Austère, monacale, hiératique : au-delà de sa peinture avant-gardiste, Georgia O’Keeffe a su très tôt élaborer une image, parfaitement maîtrisée, et qui n'appartient qu'à elle. Comment s’est construite cette allure si particulière, devenue iconique ? Décryptage stylistique.

± 10 min

Il existe une série de photos de Georgia O’Keeffe à Abiquiú, dans et aux alentours de son ranch du Nouveau-Mexique, par le photographe Todd Webb, qui l'a beaucoup immortalisée. L’artiste pose simplement tantôt devant un champ de maïs, tantôt sous un patio. Elle porte une robe portefeuille noire, ceinturée à la taille, avec un col en V blanc, une broche à ses initiales réalisée par son ami le sculpteur Alexander Calder, des souliers à lacets, les cheveux tirés en arrière. Sur toutes les photos, la mise est la même. D’une rigoureuse sobriété. Pourtant, cette allure immortalisée en images durant les années 1960, soit des années avant le décès de l’artiste en 1986, trouvera plus tard des échos. « L’image qu’on a d’elle est toujours la même quelle que soit la période de sa vie. On se souvient toujours d’elle habillée en noir et blanc » constatait l’historienne Wanda Corn, dans une conférence qu’elle donnait sur le style d’O’Keeffe à l’université de Wichita en 2019. Ces photos disent la constance de l’artiste dans la façon de se vêtir. Une constance comme une discipline.

 

Toute jeune déjà, Georgia O’Keeffe étonne par son allure « sévère ». Elle attache ses cheveux simplement en une queue basse, nouée avec un seul ruban, et porte une blouse sans effet.

 

 

Toute jeune déjà, à l’école épiscopale où elle étudie en Virginie, elle est différente des autres écolières. Tandis que les autres jeunes filles se coiffent de manière élaborée avec nombre de rubans dans un style Pompadour, en remontant et gonflant leurs cheveux sur le haut de leur tête, et portent des robes avec des manches blousantes et des rubans, Georgia O’Keeffe étonne par son allure « sévère ». Elle attache ses cheveux simplement en une queue basse, nouée avec un seul ruban, et porte une blouse sans effet. Elle dénote ; elle a à peine seize ou dix-sept ans. Cette sobriété peut s’expliquer par le fait que ses vêtements étaient faits main. Wanda Corn rappelle que la jeune O’Keeffe, deuxième enfant d’une famille de sept enfants élevés dans une ferme, cousait elle-même ses tenues d’une main très sûre et précise. Ce talent sera même immortalisé plus tard par Alfred Stieglitz, son amant et galeriste, dans la photographie Hands and Thimble (1919). On y voit les mains de Georgia, l’une porte un dé, l’autre une aiguille.   
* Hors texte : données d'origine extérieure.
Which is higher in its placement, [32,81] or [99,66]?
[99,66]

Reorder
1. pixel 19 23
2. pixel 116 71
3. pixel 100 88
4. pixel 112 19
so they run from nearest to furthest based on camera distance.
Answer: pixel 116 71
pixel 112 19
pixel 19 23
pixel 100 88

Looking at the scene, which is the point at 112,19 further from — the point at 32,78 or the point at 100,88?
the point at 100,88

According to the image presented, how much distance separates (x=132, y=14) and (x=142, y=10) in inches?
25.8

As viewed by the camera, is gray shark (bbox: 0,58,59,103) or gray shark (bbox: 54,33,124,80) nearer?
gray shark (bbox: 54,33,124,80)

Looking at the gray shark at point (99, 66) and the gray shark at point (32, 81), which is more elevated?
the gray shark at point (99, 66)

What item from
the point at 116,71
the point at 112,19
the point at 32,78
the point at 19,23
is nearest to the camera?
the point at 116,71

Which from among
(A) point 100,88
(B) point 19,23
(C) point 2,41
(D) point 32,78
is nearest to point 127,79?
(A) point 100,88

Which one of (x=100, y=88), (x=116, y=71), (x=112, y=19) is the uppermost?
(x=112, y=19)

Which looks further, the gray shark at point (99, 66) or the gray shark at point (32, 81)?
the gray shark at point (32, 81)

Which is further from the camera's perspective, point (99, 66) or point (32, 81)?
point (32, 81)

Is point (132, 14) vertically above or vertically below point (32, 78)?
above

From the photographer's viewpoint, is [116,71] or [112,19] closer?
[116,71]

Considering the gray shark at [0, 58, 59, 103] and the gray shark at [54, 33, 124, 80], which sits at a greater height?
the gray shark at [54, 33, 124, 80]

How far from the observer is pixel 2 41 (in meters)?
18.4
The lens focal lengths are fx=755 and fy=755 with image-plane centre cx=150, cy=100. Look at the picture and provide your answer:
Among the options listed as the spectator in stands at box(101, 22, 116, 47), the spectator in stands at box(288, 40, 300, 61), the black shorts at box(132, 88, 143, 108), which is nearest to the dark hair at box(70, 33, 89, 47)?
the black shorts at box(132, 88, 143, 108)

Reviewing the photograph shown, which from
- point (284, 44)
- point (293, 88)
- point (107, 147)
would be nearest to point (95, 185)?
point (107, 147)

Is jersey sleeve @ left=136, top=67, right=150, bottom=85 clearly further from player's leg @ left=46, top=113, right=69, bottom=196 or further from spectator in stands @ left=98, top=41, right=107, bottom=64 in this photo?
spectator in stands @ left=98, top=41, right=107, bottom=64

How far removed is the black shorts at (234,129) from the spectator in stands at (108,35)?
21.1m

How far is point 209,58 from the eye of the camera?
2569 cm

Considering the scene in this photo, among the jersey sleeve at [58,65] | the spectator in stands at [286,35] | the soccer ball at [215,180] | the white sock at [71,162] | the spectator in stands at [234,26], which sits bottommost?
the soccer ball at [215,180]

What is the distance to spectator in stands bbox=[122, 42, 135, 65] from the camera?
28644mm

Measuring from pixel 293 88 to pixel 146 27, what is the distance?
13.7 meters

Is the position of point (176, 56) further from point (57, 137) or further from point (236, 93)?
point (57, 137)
Ainsi, pas de place pour les fioritures. Mais qu’on ne s’y trompe pas, c’est déjà un parti pris. « Même lycéenne, elle veut être différente. Ça l’amuse de ne pas être dans le moule, elle en joue » confirme Marie Garraut, autrice de Georgia O’Keeffe, une icône américaine (Éd. Hazan). Elle cultive une singularité érudite, de celles qui savent ce qui est de l’ordre du bon ou du mauvais goût. « Son style est à la fois issu d’une sorte de modestie et d’éducation par sa mère, une femme hongroise aux origines aristocrates, modèle d’indépendance, qui avait le souci de sensibiliser ses filles à l’élégance » poursuit l'historienne de l'art. Résultat : très tôt, O’Keeffe acquiert un bon œil pour les matières, et délaisse tout ce qui est synthétique au profit de textiles plus naturels comme le lin, la laine ou le coton. Faut-il y voir aussi une conscience écoresponsable avant l’heure ? Peut-être. En tout cas, il est évident que tout au long de sa vie l’artiste fera preuve d’un certain sens de l’économie. Elle choisit ce qu’elle porte avec soin. « Quand elle est jeune, elle a peu de vêtements mais ils sont toujours très bien choisis. Puis, quand elle commence à vivre de sa pratique et à avoir plus d’argent vers l’âge de trente ans, elle s’offre quelques pièces de créateurs : le tailleur noir de Cristóbal Balenciaga, les chaussures de Ferragamo ou les robes sans taille de Marimekko » relate Marie Garraut. 

 

Même lycéenne, elle veut être différente. Ça l’amuse de ne pas être dans le moule, elle en joue. 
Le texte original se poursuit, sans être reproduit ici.